Dem Parti:İktidardan ve devletten atılmış somut bir adım göremiyoruz
.
DEM Parti Eş Genel Başkanı Tülay Hatimoğulları, çözüm süreciyle ilgili “Ne yazık ki mevcut iktidar, bu konuda henüz önemli bir adım atmış değil. DEM Parti olarak gece, gündüz çalışıyoruz.

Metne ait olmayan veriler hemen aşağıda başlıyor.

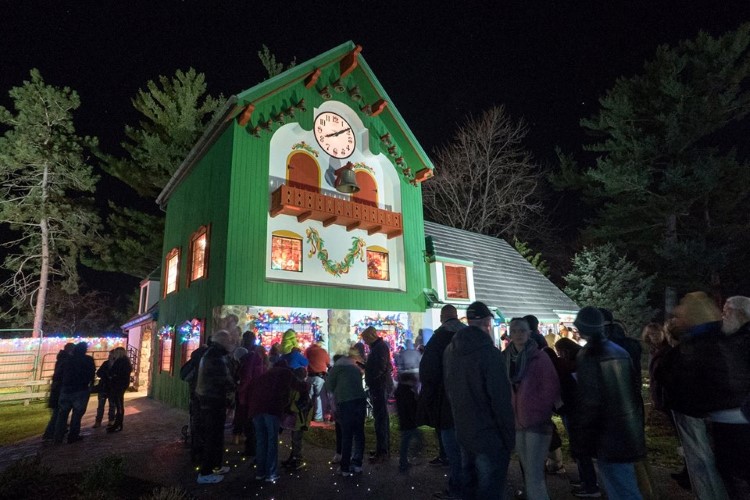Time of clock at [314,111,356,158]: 8:09
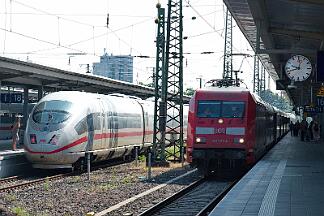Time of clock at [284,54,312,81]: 9:42
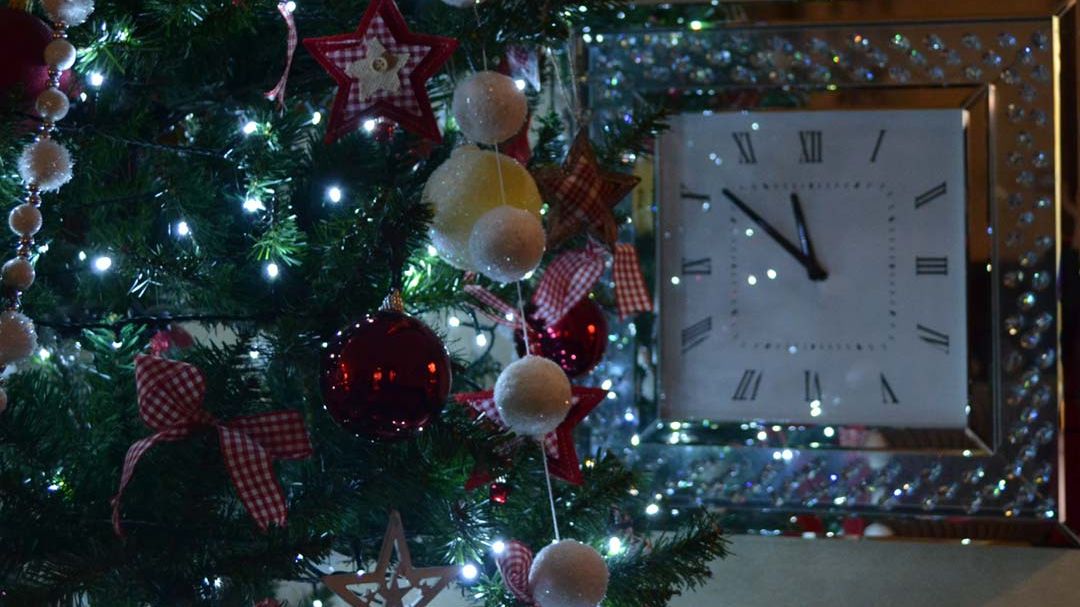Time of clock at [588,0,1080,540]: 11:51
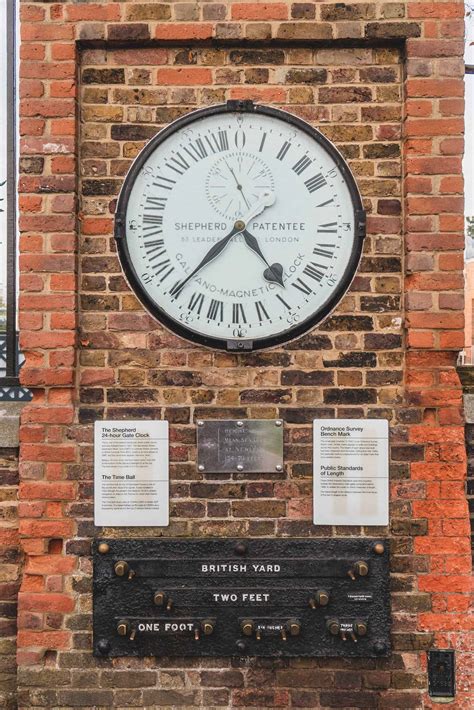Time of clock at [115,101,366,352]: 4:37
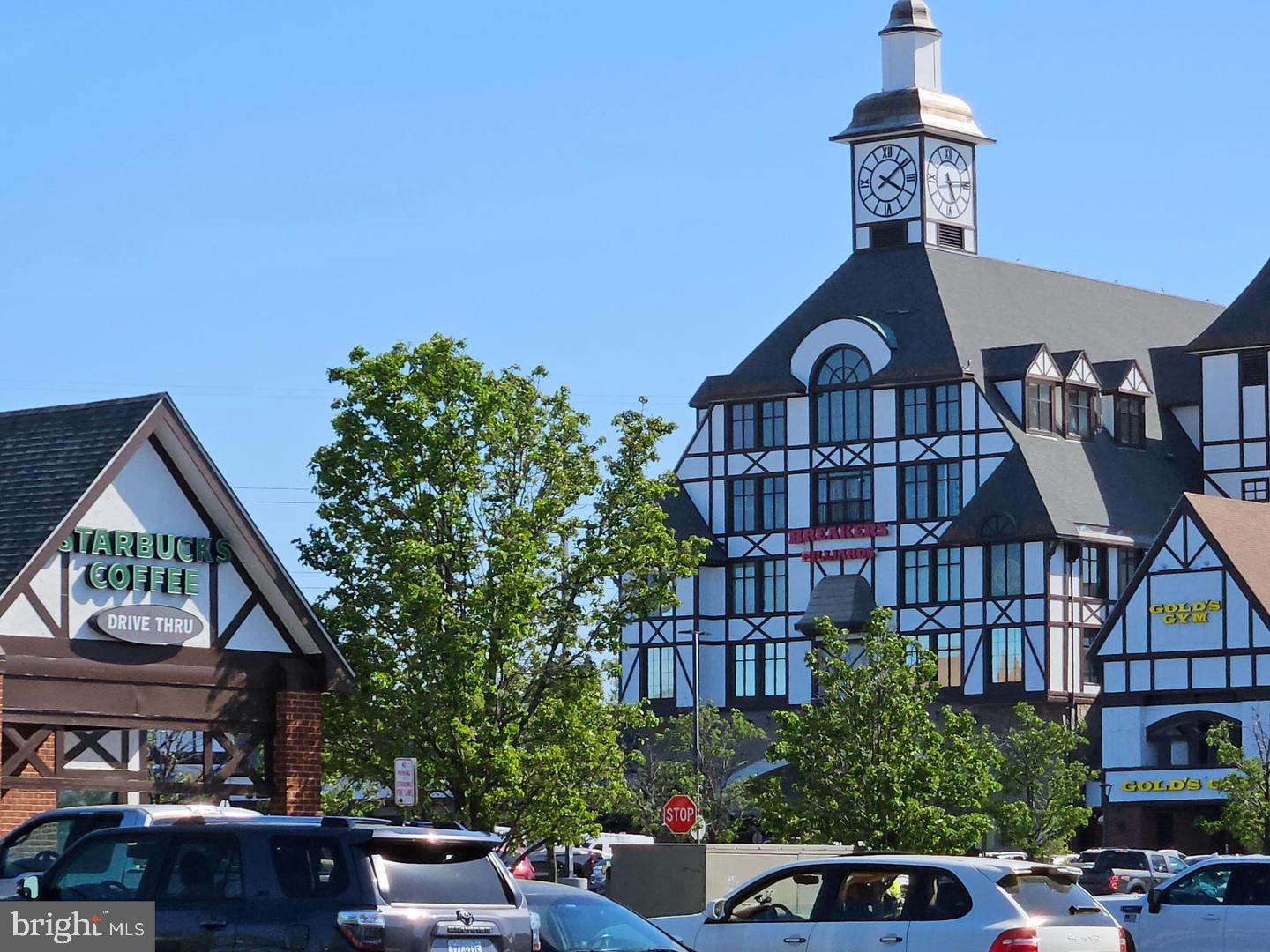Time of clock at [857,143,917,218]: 4:08
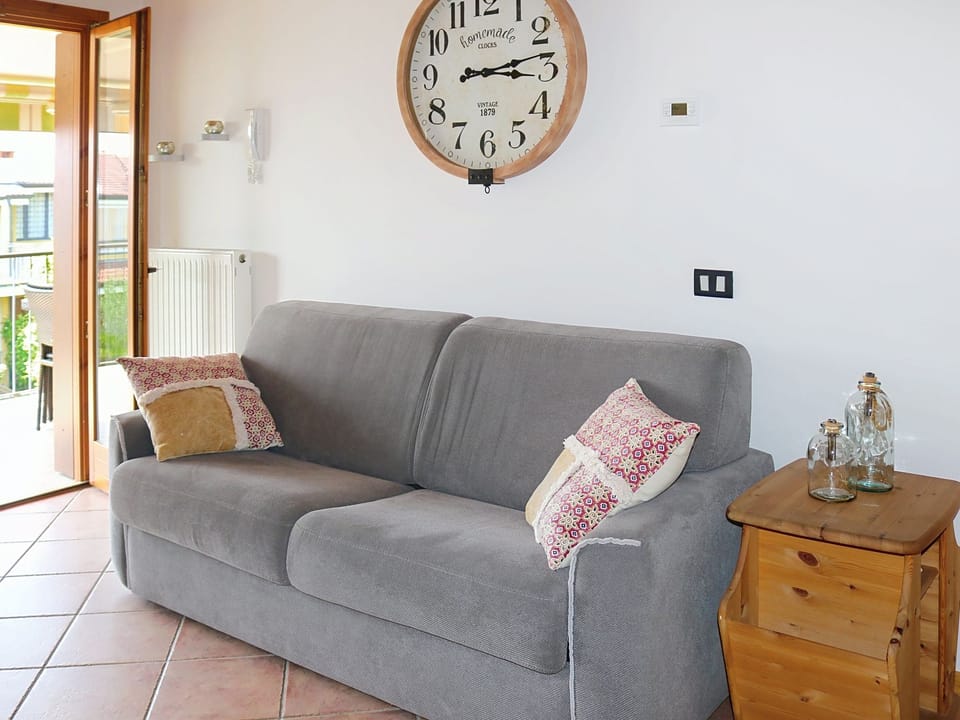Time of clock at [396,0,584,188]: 3:12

Ama henüz iktidardan ve devletten atılmış bir somut adım göremiyoruz” dedi.
Tülay Hatimoğulları, DEM Parti il eş başkanları toplantısının açılışında konuştu.
Hatimoğulları, iktidarın, PKK lideri Abdullah Öcalan'ın çağrısına yönelik hiçbir adım atmadığını belirterek, şunları söyledi:
"Henüz iktidardan ve devletten atılmış bir somut adım göremiyoruz"
“Çağrının arkasında olduğumuzu defaatle ifade ettik. Ne yazık ki mevcut iktidar, bu konuda henüz önemli bir adım atmış değil. Her kesimin sahiplendiği bu çağrının yaşam bulabilmesi için gerekli olan siyasal, yasal ve toplumsal zeminin oluşmasıyla ilgili DEM Parti olarak gece, gündüz çalışıyoruz. Ama henüz iktidardan ve devletten atılmış bir somut adım göremiyoruz.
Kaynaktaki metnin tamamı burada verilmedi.